* What is being asked:
Return the full listing unchanged, apart from leaving out its images.

* Data for this exercise:
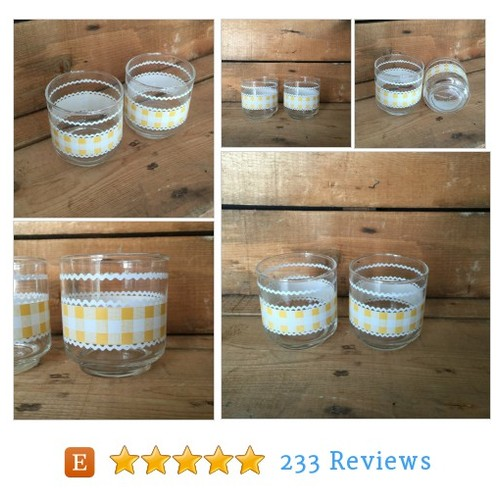 Libbey Glasses Yellow Gingham, Libbey Juice #etsy @vivaterravintag https://www.SharePicVideo.com/?ref=PostPicVideoToTwitter-vivaterravintag #etsy #PromoteEtsy #PictureVideo @SharePicVideo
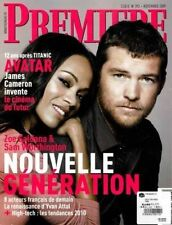 Premiere Magazine Sam Worthington Zoe Saldana French Edition Avatar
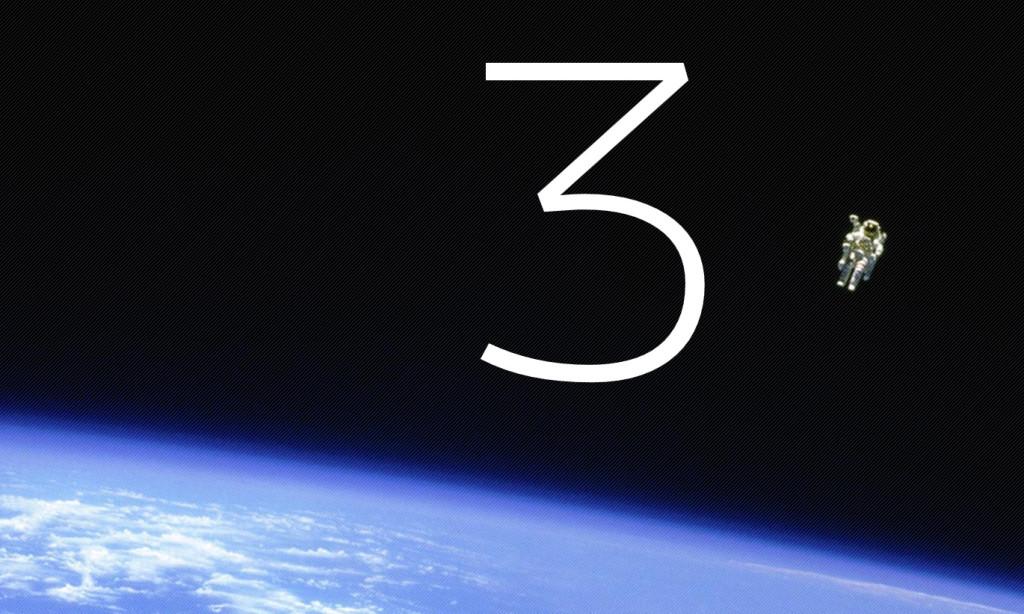 hoeveel mensen zijn er op dit ogenblik in de ruimte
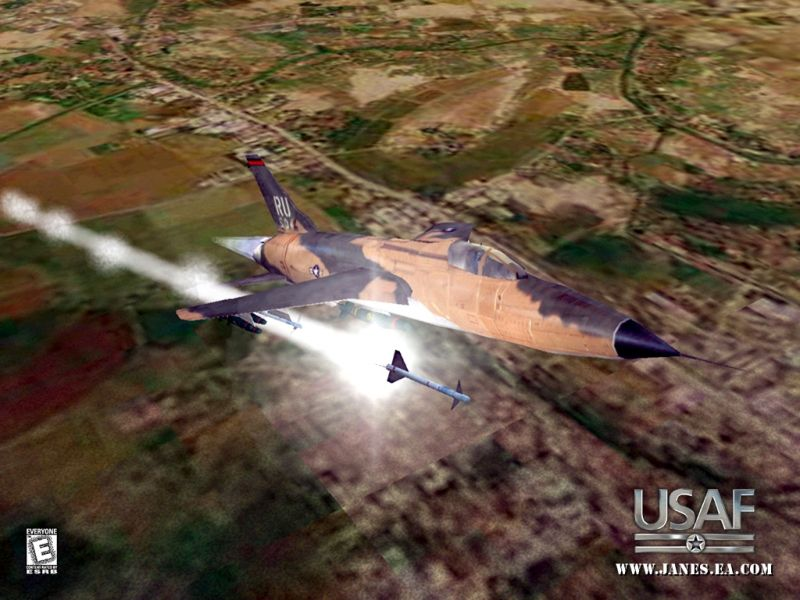 Jane's Combat Simulations: USAF - United States Air Force Wallpaper
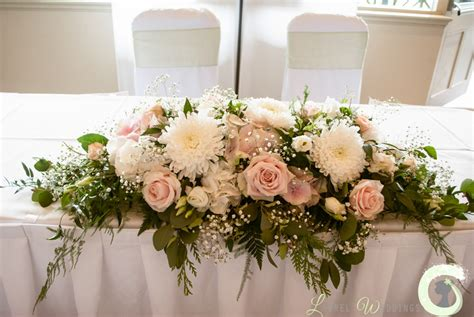 Wedding Flowers Table Arrangement by Blush Pink And Wedding Flowers At The Mere Resort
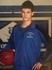 Dakota Syhlman Men's Basketball Recruiting Profile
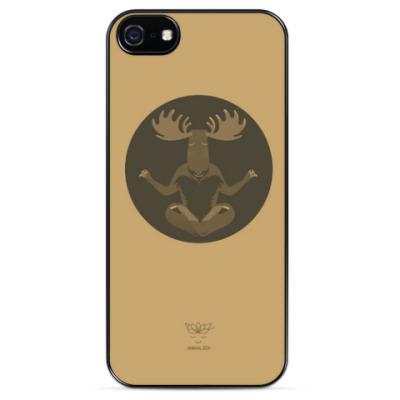 Чехол для iPhone Animal Zen: M is for Moose
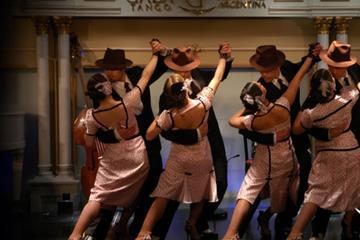 Gala Tango-show med valgfri middag i...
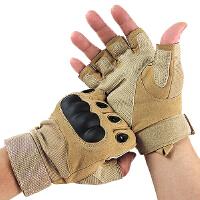 防滑护掌健身手套半指运动手套单杠护具力量训练男护腕器械装备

* The answer:
 Libbey Glasses Yellow Gingham, Libbey Juice #etsy @vivaterravintag https://www.SharePicVideo.com/?ref=PostPicVideoToTwitter-vivaterravintag #etsy #PromoteEtsy #PictureVideo @SharePicVideo
 Premiere Magazine Sam Worthington Zoe Saldana French Edition Avatar
 hoeveel mensen zijn er op dit ogenblik in de ruimte
 Jane's Combat Simulations: USAF - United States Air Force Wallpaper
 Wedding Flowers Table Arrangement by Blush Pink And Wedding Flowers At The Mere Resort
 Dakota Syhlman Men's Basketball Recruiting Profile
 Чехол для iPhone Animal Zen: M is for Moose
 Gala Tango-show med valgfri middag i...
 防滑护掌健身手套半指运动手套单杠护具力量训练男护腕器械装备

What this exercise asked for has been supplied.